Data shown:
[Start of Attachment]

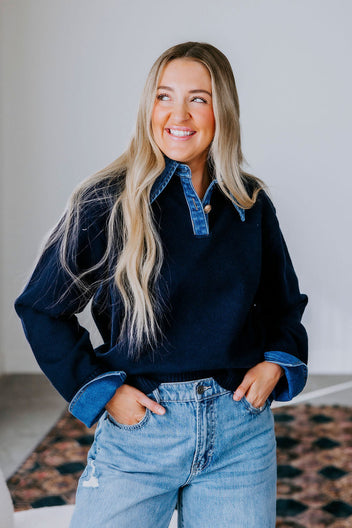Retta Denim Contrast Sweater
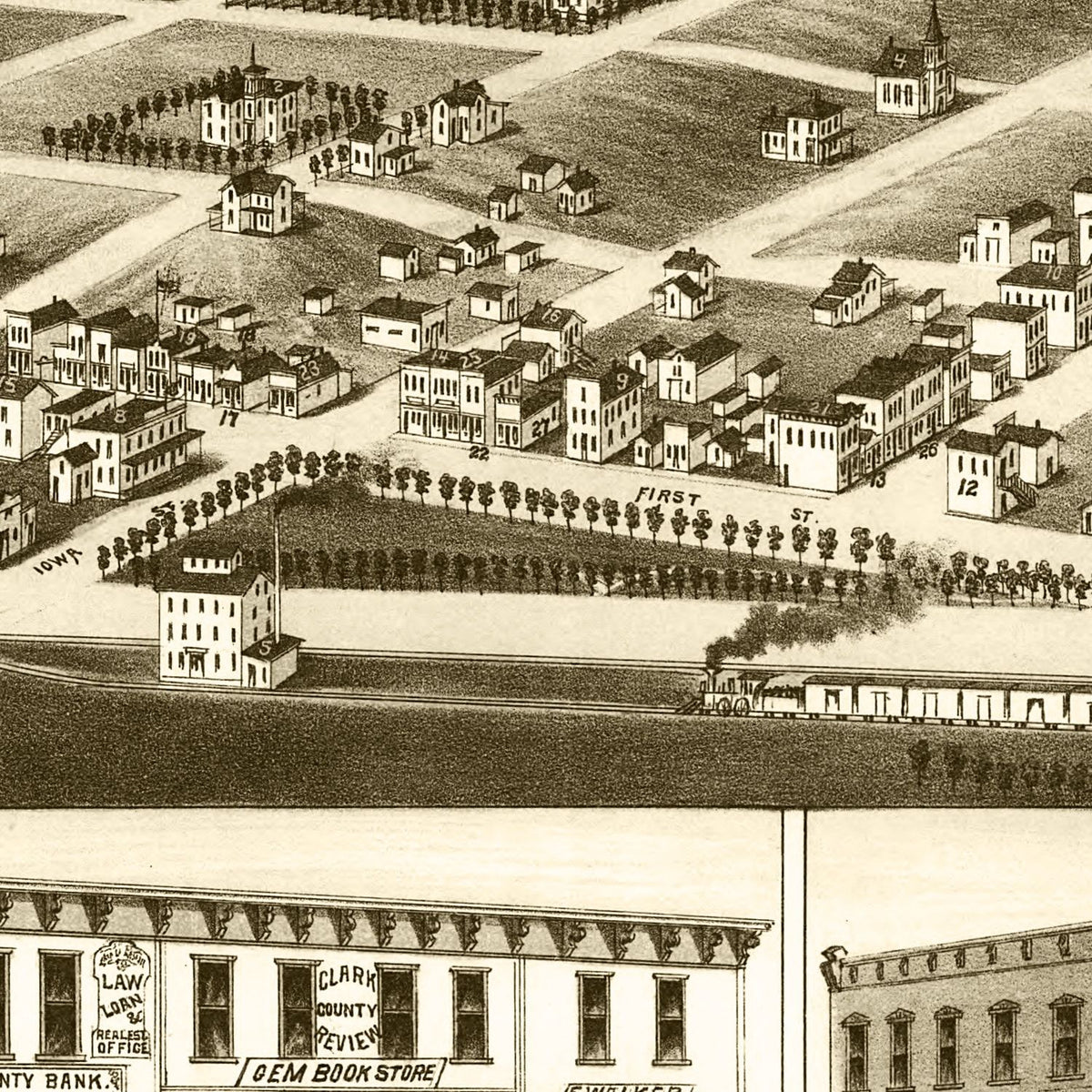 Restored historic details from the 1883 city map of Clark, South Dakota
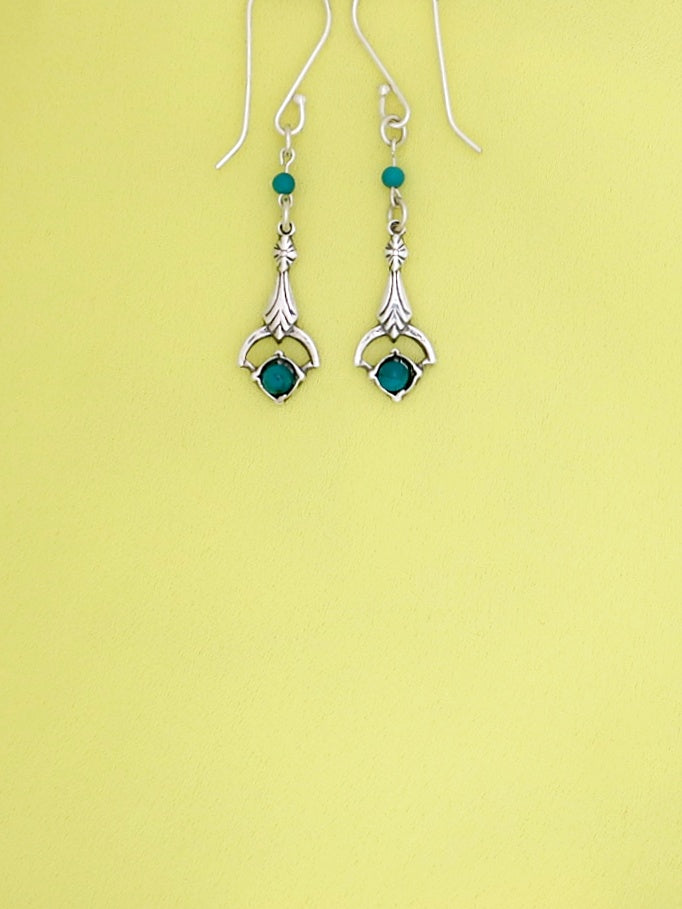 E79- Silver Earrings with Agate Stone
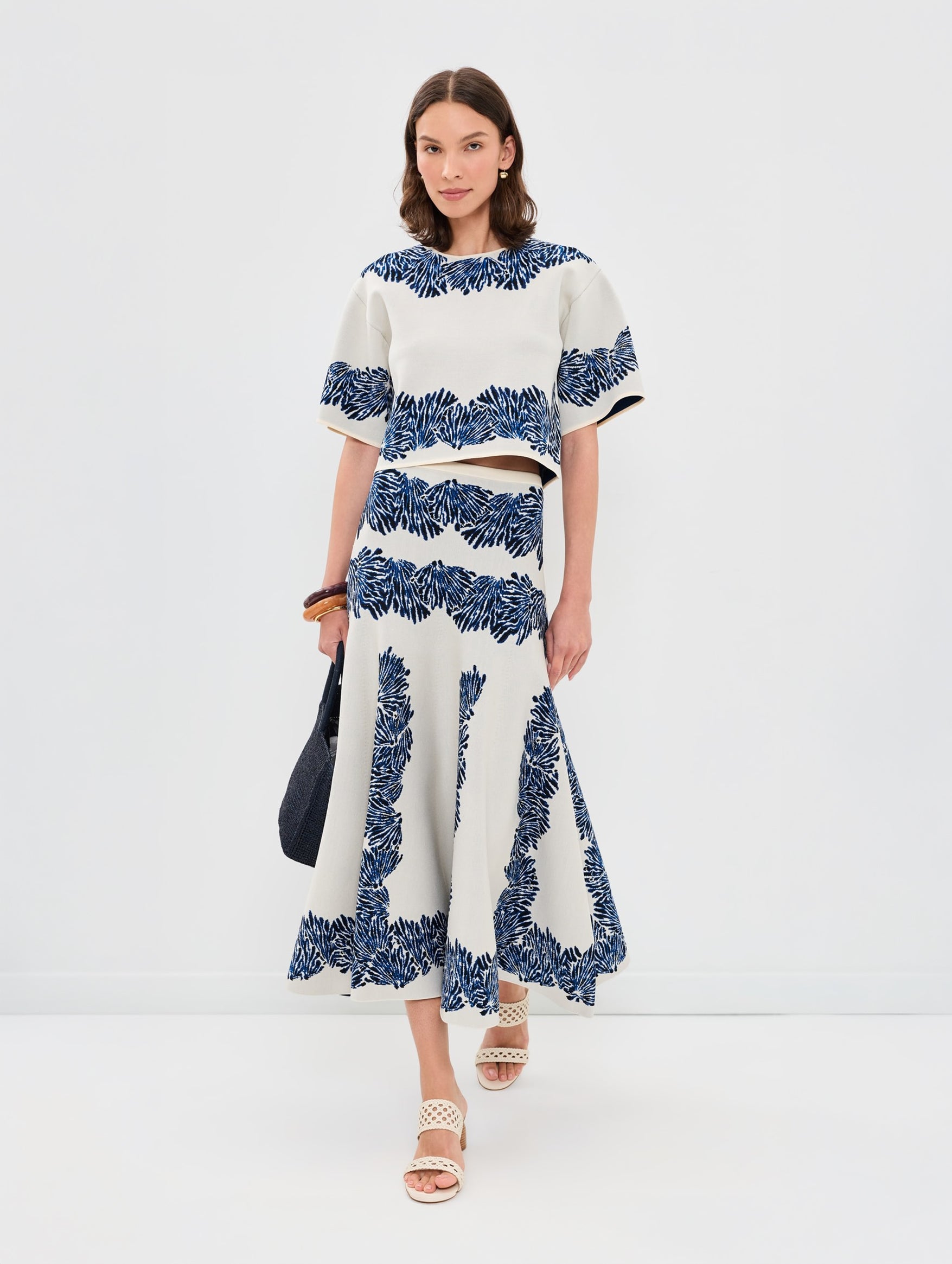 Alessia Knit Jacquard Skirt in Lapis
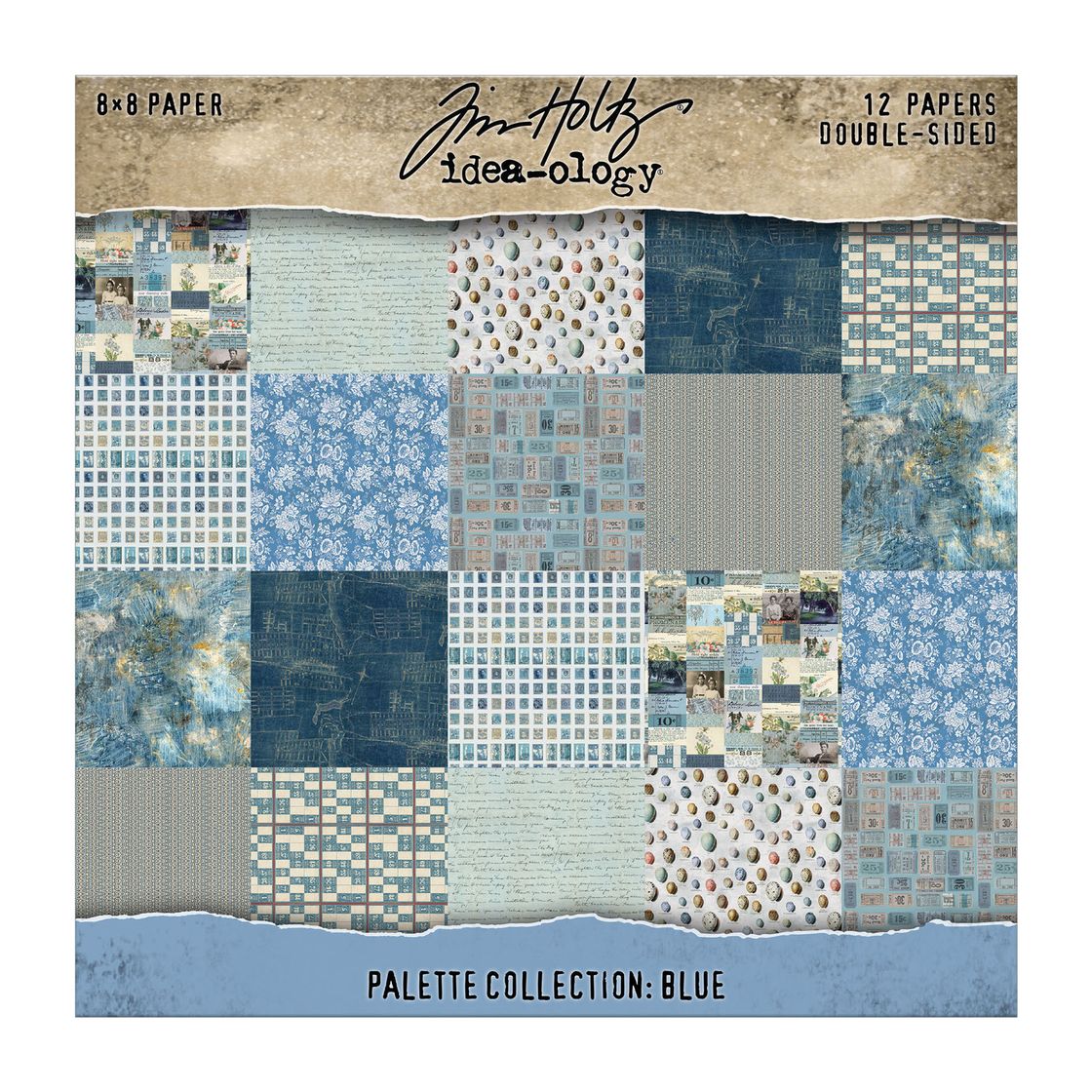 Tim Holtz - Advantus Idea-ology Double-Sided Cardstock 8"X8" 12/Pkg Palette Collection: Blue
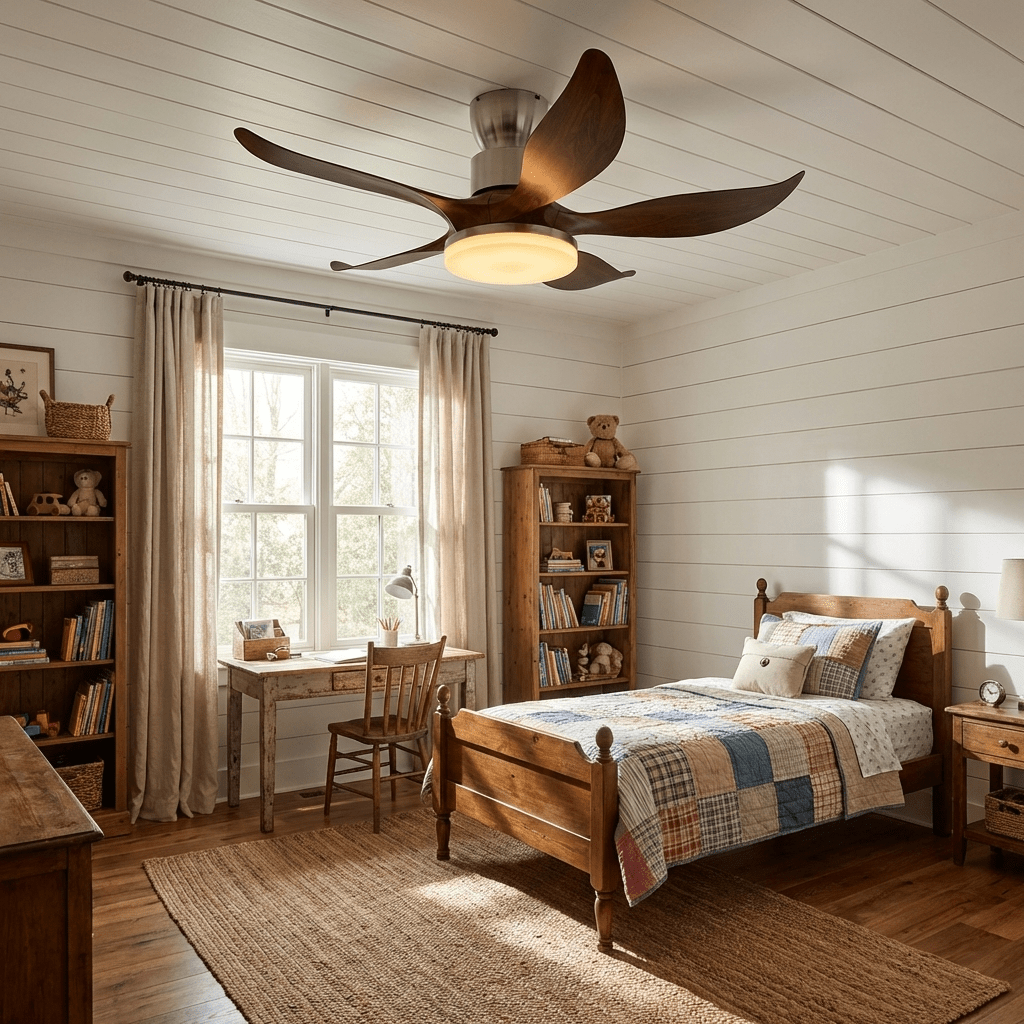 Ventilador de techo con luz Ramaje en un salón natural – imagen 3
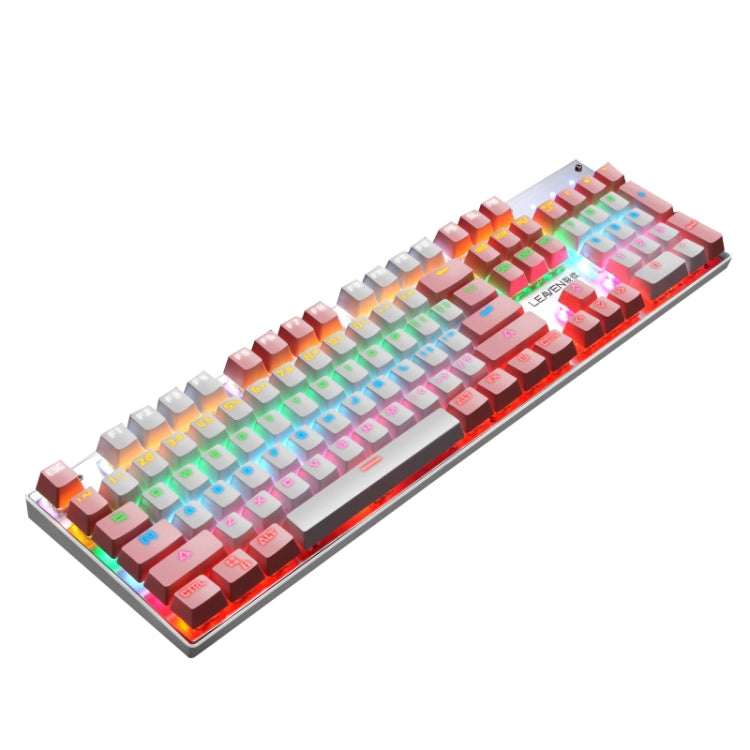 104 Keys Green Shaft RGB Luminous Keyboard Computer Game USB Wired Metal Mechanical Keyboard, Cabel Length:1.5m, Style:, Ordinary Version (White), Double Imposition Version (White Pink), Double Imposition Version (Pink White)...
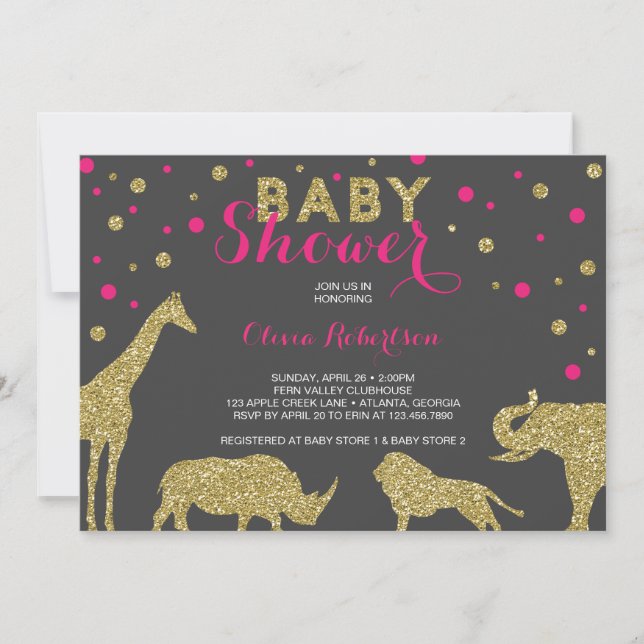 Invitación a Baby Shower Safari, oro falso, rosa (Anverso)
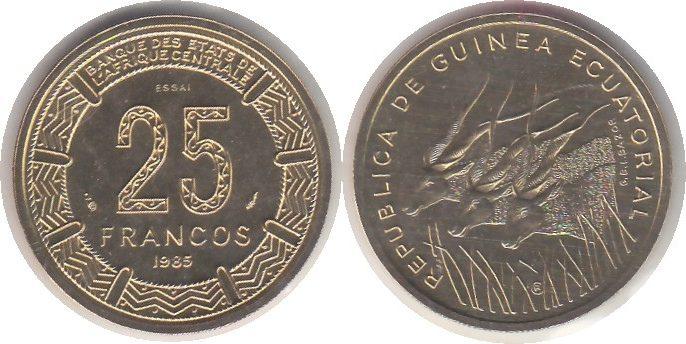Foto Äquatorial Guinea 25 Francs 1985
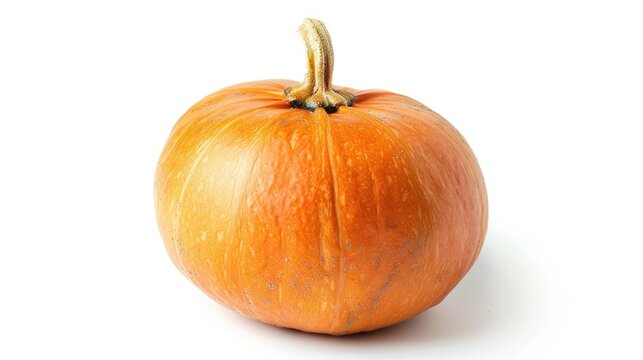 A freshly harvested orange pumpkin positioned centrally on a white background, creating a striking contrast.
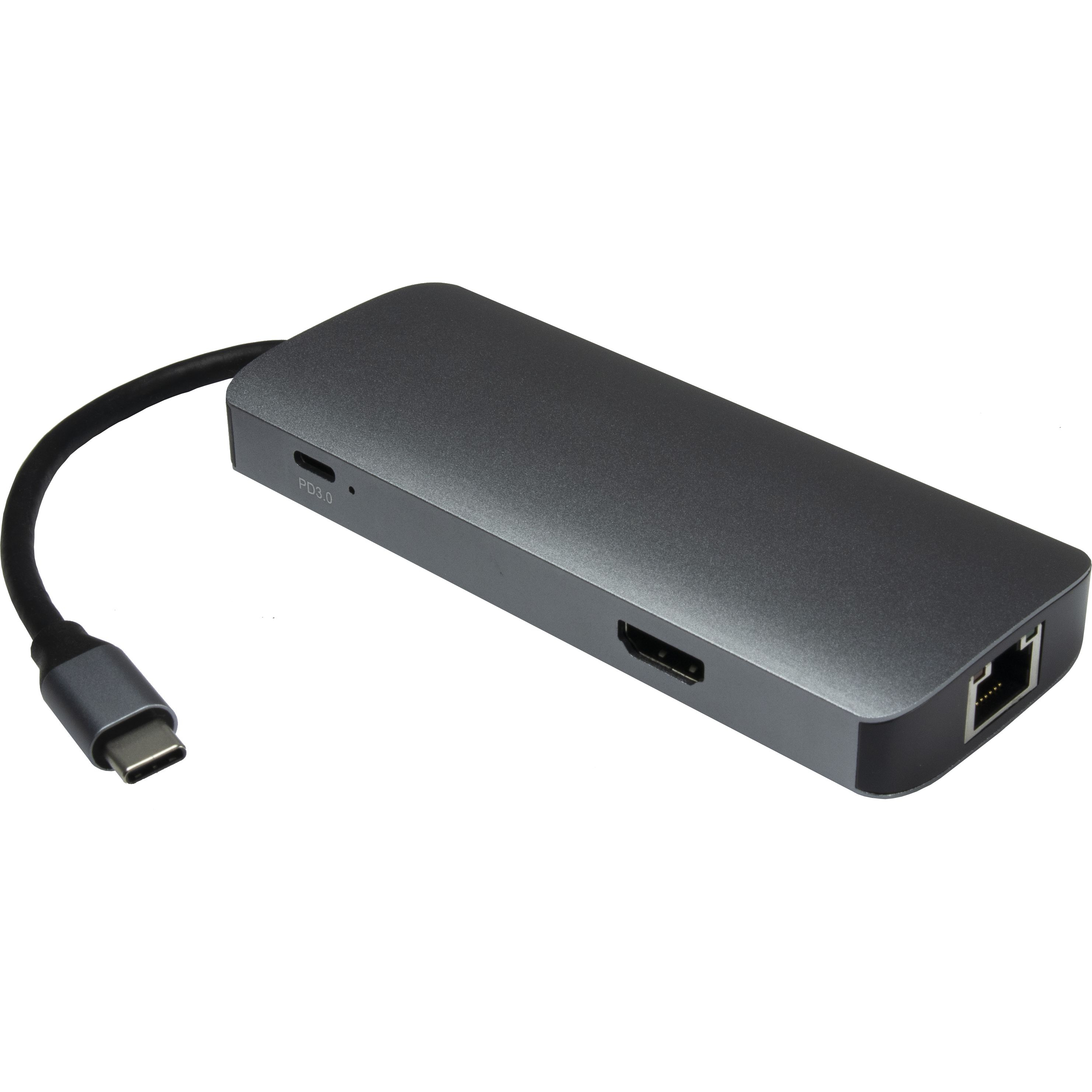 Inter-Tech Adapter Argus H-428 7in1, USB C, HDMI 4K, PD 100W Inter-Tech Adapter Argus H-428 7in1, USB C, HDMI 4K, PD 100W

[End of Attachment]

About this task: Print the lines from the one that contains "Foto Äquatorial Guinea 25 Francs 1985" through the last line of the data, exactly and in full, and no other lines. Pictures are not part of the copy.

Answer to this task:
Foto Äquatorial Guinea 25 Francs 1985
 A freshly harvested orange pumpkin positioned centrally on a white background, creating a striking contrast.
 Inter-Tech Adapter Argus H-428 7in1, USB C, HDMI 4K, PD 100W Inter-Tech Adapter Argus H-428 7in1, USB C, HDMI 4K, PD 100W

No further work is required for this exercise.